Everyone knows the key phrases from Messiah, like you know the opening notes from Beethoven’s Fifth Symphony even if you’ve never heard the entire piece. You know how “Hallelujah” goes and maybe the notes for the phrase “All We Like Sheep,” and you could probably hum a few phrases from a recitative or two. But when you dig into the score, there is so much more. You actually have to work to do this thing right.
As a newbie, and with only two rehearsals to help me catch up to the veterans, I had to rely on the altos standing on either side of me. One of them, my friend Sherri, loaned me her extra score, and I followed along with a website designed for private practice of Messiah (yes, there are such things). I was reminded of the techniques for note and tone shaping, and I learned a new word, melisma, the term for singing one syllable on a series of moving notes—much more difficult to do well than it sounds, and I’m afraid I don’t quite get the hang of that. Next year, maybe.
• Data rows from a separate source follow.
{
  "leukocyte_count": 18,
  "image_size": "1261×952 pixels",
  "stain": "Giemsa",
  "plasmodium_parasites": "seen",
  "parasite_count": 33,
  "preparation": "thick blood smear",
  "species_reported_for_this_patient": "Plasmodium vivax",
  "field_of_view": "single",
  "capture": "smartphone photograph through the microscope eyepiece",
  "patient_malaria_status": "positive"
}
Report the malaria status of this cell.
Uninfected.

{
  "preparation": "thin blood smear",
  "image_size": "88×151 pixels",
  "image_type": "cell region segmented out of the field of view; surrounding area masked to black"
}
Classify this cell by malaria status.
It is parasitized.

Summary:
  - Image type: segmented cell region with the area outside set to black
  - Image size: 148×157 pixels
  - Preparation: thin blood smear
We performed in a small Catholic church that was just lovely—a big rose window and delicately painted details on the pillars. The parish had installed a new pipe organ, and we opened the event with an organ prelude. Gorgeous. The sanctuary seats around 300, and we watched people stream in even after start time, so it was standing room only.
Our soloists were absolute gems, and I marvel at their skill every time I hear them. The orchestra, a small group for the occasion, was on task and made me proud. And the chorus was powerful. We weren’t perfect—the tenors missed an entire page of Amens, and the mentally challenged girl, whose mother brings her every year, sang in the rests and came in early and talked between movements. What to do about that situation, I do not know. I suppose you take it because this is a community effort, just as you take the warbling elderly women and the horn player who fakes the melismas where necessary.
After we finished our final movement, the chorus moved down into the aisles, and we invited the audience to join us in singing a carol cantata composed by Conductor Eric. As much as I enjoy hearing, and now singing, Messiah, this moment in the event might be the highlight for me. I find myself closing my eyes and just listening, especially during the verses sung only by the men. A large group of men belting out Hark the Herald Angels Sing (or anything, for that matter) is a wonderful thing to behold.
So, I now hang up my singing cap for the time being and take up my horn again. There is practicing to do, and we’ve got our big Christmas concert this coming Saturday. But I just may take up that cap again when the opportunity arises.